Prior to joining HMA, Tricia was director of policy for the Community Education Group, a nonprofit organization working to address the syndemic of HIV, viral hepatitis, and substance use throughout Appalachia. In that role, she led legislative and regulatory policy initiatives at all levels of government to reduce barriers to care. She became a national opioid settlement expert as she launched the Appalachia Opioid Remediation (AOR) project, monitoring how 13 states were managing and spending opioid settlement funds and collaborating with stakeholders across the country to promote best practice spending strategies.

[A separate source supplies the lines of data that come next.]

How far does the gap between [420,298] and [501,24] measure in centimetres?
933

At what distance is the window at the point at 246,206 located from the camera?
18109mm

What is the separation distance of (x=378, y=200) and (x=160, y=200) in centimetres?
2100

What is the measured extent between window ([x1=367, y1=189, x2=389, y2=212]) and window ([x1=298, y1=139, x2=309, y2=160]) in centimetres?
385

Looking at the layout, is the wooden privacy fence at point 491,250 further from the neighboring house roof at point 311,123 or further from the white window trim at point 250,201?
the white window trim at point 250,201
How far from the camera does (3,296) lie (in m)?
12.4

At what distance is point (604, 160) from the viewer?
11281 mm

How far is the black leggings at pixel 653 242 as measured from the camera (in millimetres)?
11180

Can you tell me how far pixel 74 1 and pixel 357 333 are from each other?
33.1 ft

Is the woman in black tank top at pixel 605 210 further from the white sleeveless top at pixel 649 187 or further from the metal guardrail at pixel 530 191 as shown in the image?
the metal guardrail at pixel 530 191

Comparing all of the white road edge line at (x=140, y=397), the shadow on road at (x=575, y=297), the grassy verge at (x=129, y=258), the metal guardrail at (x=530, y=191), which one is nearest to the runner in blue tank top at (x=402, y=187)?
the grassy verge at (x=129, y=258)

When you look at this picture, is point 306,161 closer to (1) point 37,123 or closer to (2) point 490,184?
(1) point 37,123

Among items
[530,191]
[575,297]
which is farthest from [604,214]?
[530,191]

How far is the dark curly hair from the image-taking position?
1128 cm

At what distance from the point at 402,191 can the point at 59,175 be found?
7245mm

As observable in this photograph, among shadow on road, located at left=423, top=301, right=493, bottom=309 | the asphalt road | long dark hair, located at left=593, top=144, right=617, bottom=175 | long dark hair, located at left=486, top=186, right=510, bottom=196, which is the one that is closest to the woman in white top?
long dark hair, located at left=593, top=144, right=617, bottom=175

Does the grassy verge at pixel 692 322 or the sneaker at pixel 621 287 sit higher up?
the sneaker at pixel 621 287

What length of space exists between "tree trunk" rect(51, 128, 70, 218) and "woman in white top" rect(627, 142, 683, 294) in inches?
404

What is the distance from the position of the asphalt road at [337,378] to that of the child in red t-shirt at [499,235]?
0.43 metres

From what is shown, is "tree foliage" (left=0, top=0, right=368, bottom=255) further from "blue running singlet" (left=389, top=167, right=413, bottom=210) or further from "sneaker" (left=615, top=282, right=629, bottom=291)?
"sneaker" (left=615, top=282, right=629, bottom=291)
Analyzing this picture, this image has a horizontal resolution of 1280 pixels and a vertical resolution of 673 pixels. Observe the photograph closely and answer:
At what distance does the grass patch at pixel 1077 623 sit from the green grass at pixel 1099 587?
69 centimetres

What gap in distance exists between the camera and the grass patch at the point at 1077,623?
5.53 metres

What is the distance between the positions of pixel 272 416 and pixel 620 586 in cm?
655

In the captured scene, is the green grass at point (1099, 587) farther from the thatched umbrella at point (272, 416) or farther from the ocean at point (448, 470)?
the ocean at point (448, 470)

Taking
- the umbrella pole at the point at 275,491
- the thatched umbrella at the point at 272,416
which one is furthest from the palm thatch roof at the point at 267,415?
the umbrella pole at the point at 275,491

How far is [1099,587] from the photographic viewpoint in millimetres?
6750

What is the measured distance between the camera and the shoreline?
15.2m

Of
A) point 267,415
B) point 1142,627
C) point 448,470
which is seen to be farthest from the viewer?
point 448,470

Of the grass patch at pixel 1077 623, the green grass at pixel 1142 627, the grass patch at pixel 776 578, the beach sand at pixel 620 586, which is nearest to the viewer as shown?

While working as Baltimore Harm Reduction Coalition’s policy manager, Tricia also established the Maryland Harm Reduction Action Network (MHRAN), a statewide network of harm reduction advocates. Cultivating relationships with numerous coalitions, state agencies and other stakeholders, Tricia positioned MHRAN to build influence and organize at state and local levels to improve the health, dignity and safety of people who use drugs. She developed educational materials, gathered testimony for state legislation, produced opinion editorials, and organized campaigns to emphasize health and dignity-based approaches to substance use, addiction and overdose.
A returned Peace Corps volunteer in Morocco, Tricia has demonstrated success working with people from all walks of life to drive collaborative change. She works with advocates, public health professionals, law enforcement, direct service providers and legislators to produce policies, procedures, educational resources, and trainings covering a range of public health topics. She also emphasizes meaningful inclusion of people with lived and living experience of drug use, sex work, and homelessness to ensure program development and policy change are centered around those most impacted.
Tricia has helped stand up syringe access and naloxone distribution programs and provided technical assistance for community inclusion as part of local and state Ending the HIV Epidemic (EHE) plans. She advocates for law enforcement diversion, low-barrier access to medications for addiction treatment, authorization of overdose prevention sites, and decriminalization of drug paraphernalia possession. She also supports advancement of policies and programs that facilitate greater quality of life such as worker rights, access to nutritious foods, creating more walkable neighborhoods, and reducing trash pollution.
Tricia earned her Master of Public Policy with an emphasis in health policy from Johns Hopkins Bloomberg School of Public Health. She has a bachelor’s degree in psychology from Washington State University. She spends her free time with her two young children and her husband, an active-duty military social worker. She enjoys going for hikes, practicing yoga, and experimenting with new recipes in the kitchen.